### Aim
Print, word for word, the records from the line with "How distant is" up to and including the line with "Answer: 1.48", and nothing else.

-------- Exercise materials

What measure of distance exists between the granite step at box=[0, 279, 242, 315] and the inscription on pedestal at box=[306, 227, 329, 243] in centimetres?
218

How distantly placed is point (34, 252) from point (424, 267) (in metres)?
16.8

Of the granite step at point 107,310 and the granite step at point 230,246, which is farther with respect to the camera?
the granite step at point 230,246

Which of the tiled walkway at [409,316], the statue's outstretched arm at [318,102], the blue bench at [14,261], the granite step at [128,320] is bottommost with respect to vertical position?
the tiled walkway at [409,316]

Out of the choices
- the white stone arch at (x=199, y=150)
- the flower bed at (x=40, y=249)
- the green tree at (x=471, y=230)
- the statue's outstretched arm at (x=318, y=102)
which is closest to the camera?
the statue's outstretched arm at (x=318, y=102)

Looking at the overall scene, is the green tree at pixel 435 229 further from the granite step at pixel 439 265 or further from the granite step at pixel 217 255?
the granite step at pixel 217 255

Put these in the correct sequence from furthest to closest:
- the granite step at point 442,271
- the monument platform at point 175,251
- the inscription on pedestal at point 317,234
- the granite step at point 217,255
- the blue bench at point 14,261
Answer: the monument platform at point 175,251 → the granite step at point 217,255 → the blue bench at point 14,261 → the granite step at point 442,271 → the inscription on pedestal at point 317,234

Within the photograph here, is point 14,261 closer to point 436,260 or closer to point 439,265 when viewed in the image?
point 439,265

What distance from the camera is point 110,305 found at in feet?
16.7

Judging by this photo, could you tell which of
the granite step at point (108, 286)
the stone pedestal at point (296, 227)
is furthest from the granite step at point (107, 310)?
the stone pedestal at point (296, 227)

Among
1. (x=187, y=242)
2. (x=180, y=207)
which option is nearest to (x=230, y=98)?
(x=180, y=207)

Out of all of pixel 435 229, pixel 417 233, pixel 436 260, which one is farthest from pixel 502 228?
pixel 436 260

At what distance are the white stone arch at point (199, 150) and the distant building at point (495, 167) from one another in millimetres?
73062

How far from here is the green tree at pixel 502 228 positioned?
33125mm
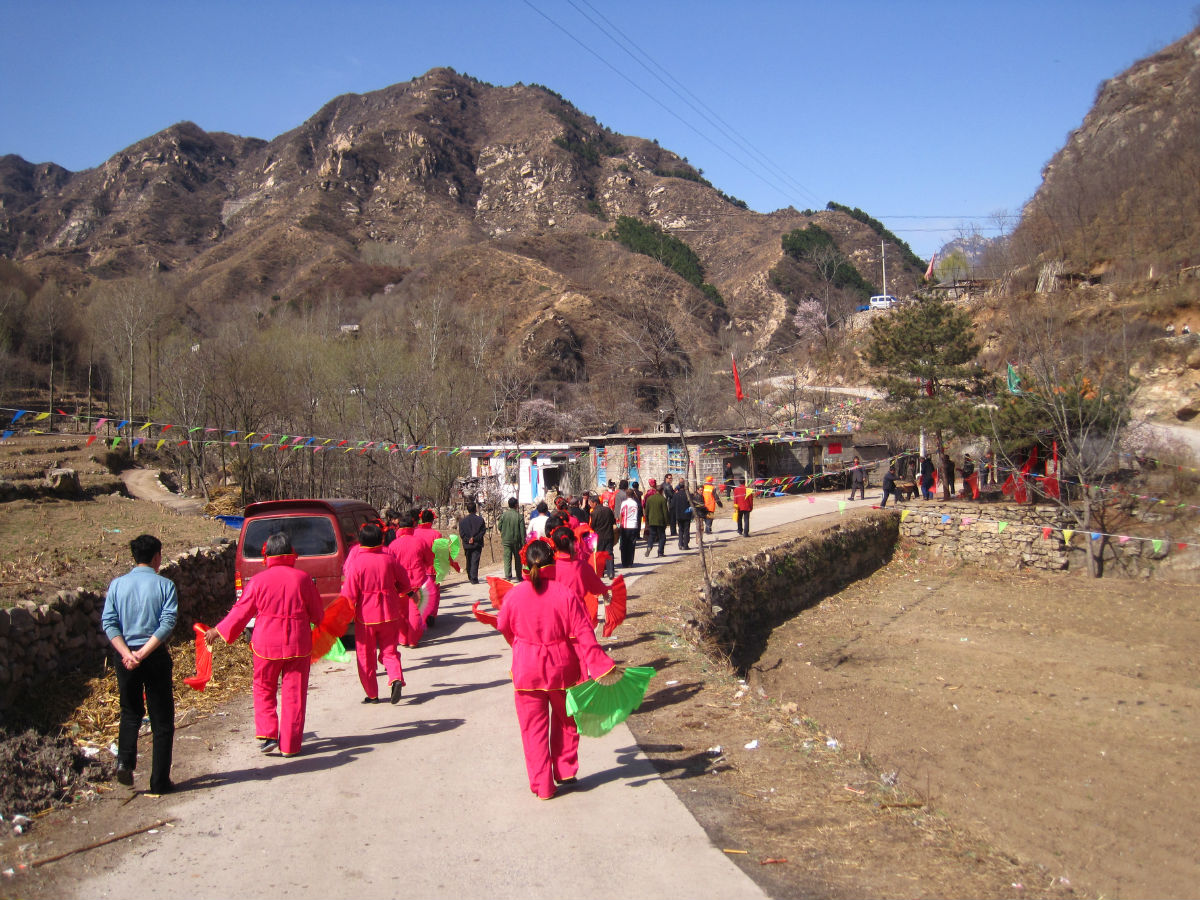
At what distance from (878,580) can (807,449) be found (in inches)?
647

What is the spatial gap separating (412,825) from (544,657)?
50.6 inches

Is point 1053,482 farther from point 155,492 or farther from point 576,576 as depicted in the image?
point 155,492

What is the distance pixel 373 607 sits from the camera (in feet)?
25.8

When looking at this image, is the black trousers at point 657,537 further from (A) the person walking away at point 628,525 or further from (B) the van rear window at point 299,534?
(B) the van rear window at point 299,534

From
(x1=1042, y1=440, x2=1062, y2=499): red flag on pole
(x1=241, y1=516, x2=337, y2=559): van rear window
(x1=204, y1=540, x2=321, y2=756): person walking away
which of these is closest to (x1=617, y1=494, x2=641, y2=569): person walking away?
(x1=241, y1=516, x2=337, y2=559): van rear window

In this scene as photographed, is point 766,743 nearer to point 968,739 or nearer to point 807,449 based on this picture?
point 968,739

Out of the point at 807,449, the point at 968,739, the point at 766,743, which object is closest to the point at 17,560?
the point at 766,743

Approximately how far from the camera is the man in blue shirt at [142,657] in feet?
17.7

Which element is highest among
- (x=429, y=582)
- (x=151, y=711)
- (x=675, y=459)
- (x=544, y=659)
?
(x=675, y=459)

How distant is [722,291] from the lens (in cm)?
10512

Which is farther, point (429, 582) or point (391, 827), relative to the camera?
point (429, 582)

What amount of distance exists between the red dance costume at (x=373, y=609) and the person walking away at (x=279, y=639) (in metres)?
Answer: 1.48

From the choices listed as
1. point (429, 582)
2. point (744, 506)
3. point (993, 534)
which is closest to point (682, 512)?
point (744, 506)

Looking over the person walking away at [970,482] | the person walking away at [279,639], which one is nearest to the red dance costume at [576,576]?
the person walking away at [279,639]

----------------

### Result of this exercise
How distant is [722,291] from the lens (in cm)?
10512

Which is farther, point (429, 582) or point (391, 827), relative to the camera?
point (429, 582)

What amount of distance exists between the red dance costume at (x=373, y=609) and the person walking away at (x=279, y=639) (in metres)?
Answer: 1.48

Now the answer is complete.